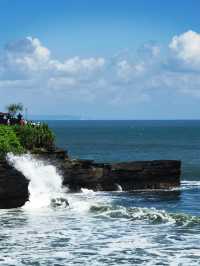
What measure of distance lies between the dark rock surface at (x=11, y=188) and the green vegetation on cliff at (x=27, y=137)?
23.9 feet

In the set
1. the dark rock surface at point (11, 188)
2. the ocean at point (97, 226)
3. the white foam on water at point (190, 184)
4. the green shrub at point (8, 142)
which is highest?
the green shrub at point (8, 142)

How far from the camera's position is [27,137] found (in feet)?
183

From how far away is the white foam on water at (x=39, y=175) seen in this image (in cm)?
4931

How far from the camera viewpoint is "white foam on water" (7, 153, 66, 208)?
49312mm

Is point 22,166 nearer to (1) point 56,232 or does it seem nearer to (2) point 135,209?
(2) point 135,209

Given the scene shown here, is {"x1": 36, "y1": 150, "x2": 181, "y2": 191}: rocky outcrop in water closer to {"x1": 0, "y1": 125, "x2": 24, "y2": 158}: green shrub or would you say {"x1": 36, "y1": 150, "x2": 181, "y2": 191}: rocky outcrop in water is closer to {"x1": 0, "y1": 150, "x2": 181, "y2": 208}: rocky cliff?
{"x1": 0, "y1": 150, "x2": 181, "y2": 208}: rocky cliff

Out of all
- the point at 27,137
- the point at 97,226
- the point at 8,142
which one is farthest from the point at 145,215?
the point at 27,137

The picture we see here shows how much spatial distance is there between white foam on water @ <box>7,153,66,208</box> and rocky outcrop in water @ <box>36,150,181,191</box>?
0.80 metres

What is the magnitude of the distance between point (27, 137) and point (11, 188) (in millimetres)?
12239

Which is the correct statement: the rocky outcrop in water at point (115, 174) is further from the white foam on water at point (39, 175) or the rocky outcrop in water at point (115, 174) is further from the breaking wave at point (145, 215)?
the breaking wave at point (145, 215)

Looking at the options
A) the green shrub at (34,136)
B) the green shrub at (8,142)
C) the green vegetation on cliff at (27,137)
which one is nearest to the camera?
the green shrub at (8,142)

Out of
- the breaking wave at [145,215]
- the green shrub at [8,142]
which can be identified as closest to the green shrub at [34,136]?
the green shrub at [8,142]

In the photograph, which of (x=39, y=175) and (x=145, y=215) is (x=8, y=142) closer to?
(x=39, y=175)

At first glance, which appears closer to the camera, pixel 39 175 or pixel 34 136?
pixel 39 175
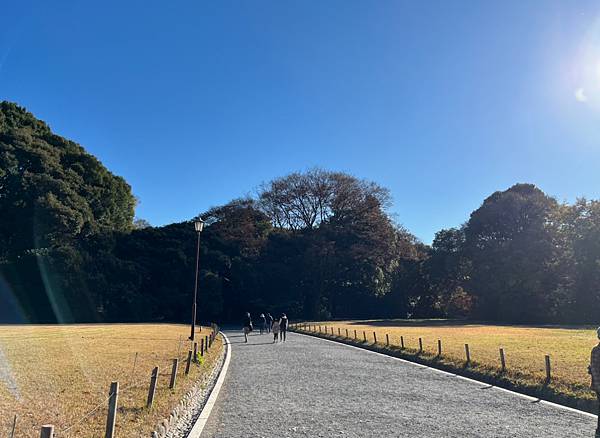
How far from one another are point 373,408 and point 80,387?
6.06 metres

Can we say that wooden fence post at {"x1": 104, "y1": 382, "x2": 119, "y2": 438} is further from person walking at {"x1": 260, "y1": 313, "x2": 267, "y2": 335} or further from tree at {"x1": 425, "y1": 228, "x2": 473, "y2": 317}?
tree at {"x1": 425, "y1": 228, "x2": 473, "y2": 317}

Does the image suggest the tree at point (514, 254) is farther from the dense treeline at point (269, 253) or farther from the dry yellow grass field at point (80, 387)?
the dry yellow grass field at point (80, 387)

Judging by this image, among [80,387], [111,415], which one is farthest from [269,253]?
[111,415]

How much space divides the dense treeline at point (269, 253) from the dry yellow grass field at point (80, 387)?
29.7m

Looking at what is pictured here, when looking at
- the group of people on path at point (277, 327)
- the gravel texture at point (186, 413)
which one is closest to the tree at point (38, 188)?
the group of people on path at point (277, 327)

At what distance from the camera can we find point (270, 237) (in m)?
57.1

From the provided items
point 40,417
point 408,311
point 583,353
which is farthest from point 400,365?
point 408,311

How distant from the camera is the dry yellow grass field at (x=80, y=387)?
6.74 meters

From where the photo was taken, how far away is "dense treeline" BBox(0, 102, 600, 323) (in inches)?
1699

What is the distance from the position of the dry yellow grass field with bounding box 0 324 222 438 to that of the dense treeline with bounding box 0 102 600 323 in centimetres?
2971

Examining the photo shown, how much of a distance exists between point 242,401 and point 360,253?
4243cm

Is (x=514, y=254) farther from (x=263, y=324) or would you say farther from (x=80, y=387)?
(x=80, y=387)

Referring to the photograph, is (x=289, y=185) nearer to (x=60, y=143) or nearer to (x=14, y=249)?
(x=60, y=143)

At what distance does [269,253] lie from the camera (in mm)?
56281
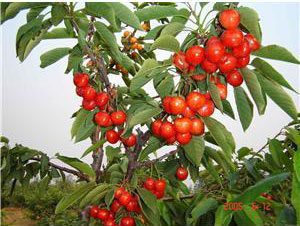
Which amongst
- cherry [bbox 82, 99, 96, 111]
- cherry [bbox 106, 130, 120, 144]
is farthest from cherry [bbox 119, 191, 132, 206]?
cherry [bbox 82, 99, 96, 111]

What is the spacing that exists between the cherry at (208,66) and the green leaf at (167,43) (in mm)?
126

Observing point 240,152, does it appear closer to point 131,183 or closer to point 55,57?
point 131,183

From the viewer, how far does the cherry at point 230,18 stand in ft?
3.76

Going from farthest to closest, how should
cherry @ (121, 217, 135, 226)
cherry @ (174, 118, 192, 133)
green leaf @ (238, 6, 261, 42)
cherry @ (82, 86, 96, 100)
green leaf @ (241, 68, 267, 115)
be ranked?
cherry @ (121, 217, 135, 226)
cherry @ (82, 86, 96, 100)
cherry @ (174, 118, 192, 133)
green leaf @ (241, 68, 267, 115)
green leaf @ (238, 6, 261, 42)

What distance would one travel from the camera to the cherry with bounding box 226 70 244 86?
1.33 meters

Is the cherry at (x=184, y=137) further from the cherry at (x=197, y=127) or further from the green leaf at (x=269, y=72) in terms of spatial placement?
the green leaf at (x=269, y=72)

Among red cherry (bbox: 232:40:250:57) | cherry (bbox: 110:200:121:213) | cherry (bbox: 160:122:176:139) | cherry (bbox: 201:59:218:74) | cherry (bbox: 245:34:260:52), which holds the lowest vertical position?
cherry (bbox: 110:200:121:213)

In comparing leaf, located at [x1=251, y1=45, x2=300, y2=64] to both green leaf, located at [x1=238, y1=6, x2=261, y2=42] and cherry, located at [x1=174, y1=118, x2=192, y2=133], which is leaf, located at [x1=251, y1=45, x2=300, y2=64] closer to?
green leaf, located at [x1=238, y1=6, x2=261, y2=42]

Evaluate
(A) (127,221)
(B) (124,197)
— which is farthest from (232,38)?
(A) (127,221)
^^^^^^^^^^^^^^^^
Tally the lines of the material above that contain the string "closer", treating uppercase and lowercase as different, and give only the number.

▶ **Answer for this exercise**: 5